● **Task requirements**
What you write should be an exact repeat of the lines from the one with "Sourire jeune couple" through the final line below, minus the pictures.

(Items listed in a dataset)
== Segment start ==

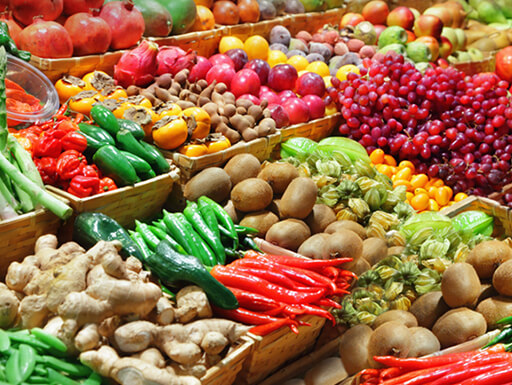 "Alt = ""Rows of colorful, vibrant fruits and vegetables shine at Eastern Market on a bright day."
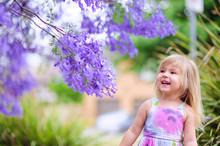 Happy Little Girl Has A Fun In...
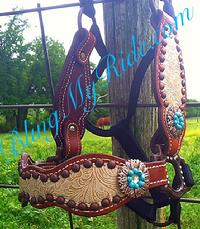 Floral embossed overlay bronc style halter.
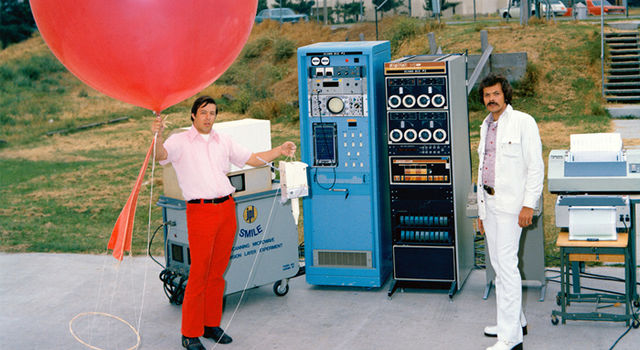 A man in bright red pants and a pink shirt holds a giant red balloon. To his left are two tall computer stations with various nobs and buttons and another man wearing an all white denim suit.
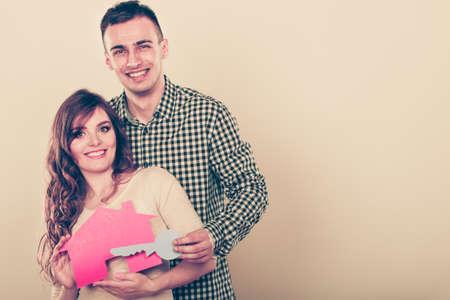 Sourire jeune couple tenant maison de papier et la clé. Mari et femme rêvant de nouvelle maison. Logement et concept immobilier.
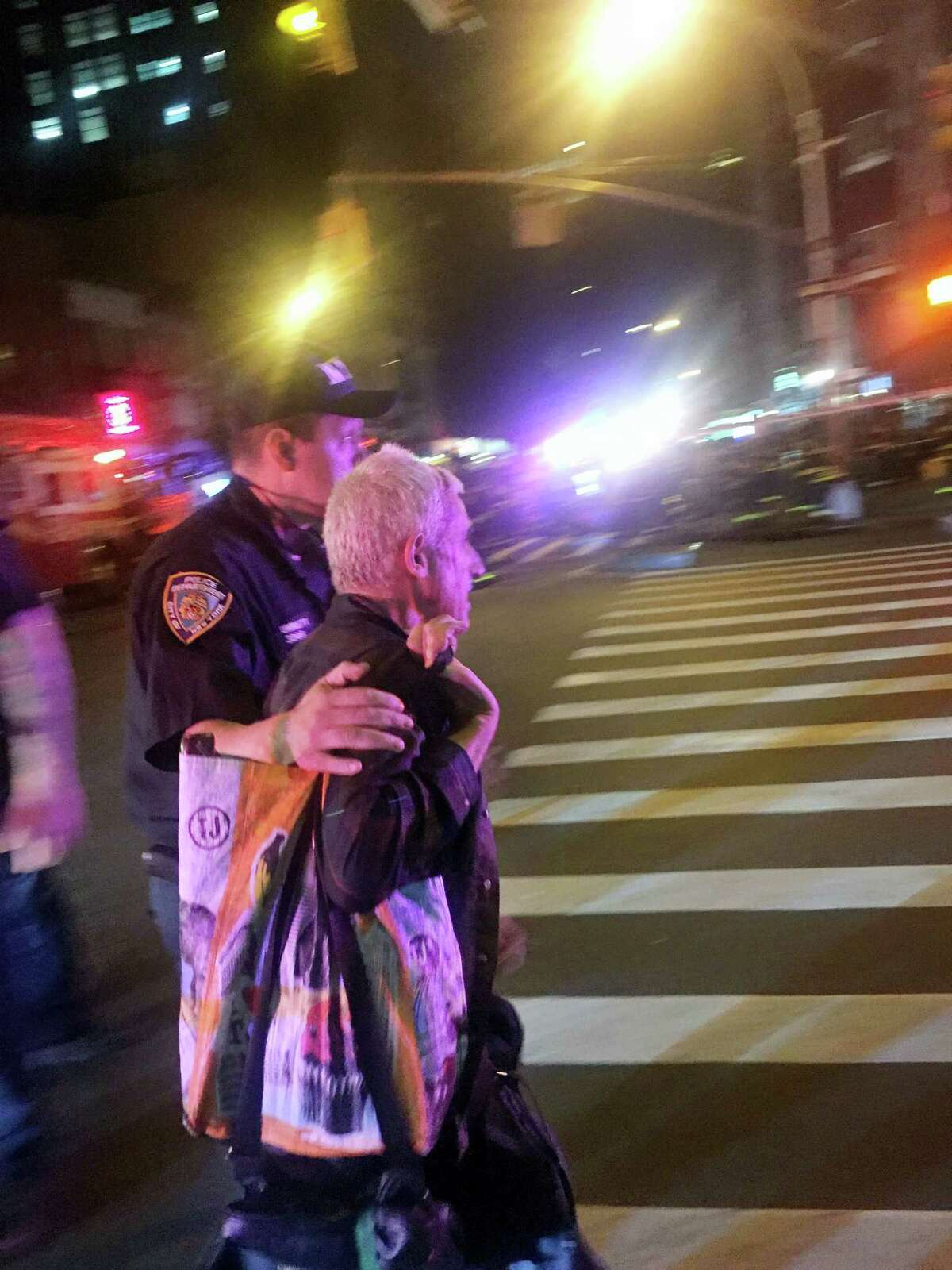 A police officer escorts an injured man away from the scene of a possible explosion on West 23rd Street in New York. Authorities said dozens suffered minor injuries.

== Segment end ==

● **Finished exercise**
 Sourire jeune couple tenant maison de papier et la clé. Mari et femme rêvant de nouvelle maison. Logement et concept immobilier.
 A police officer escorts an injured man away from the scene of a possible explosion on West 23rd Street in New York. Authorities said dozens suffered minor injuries.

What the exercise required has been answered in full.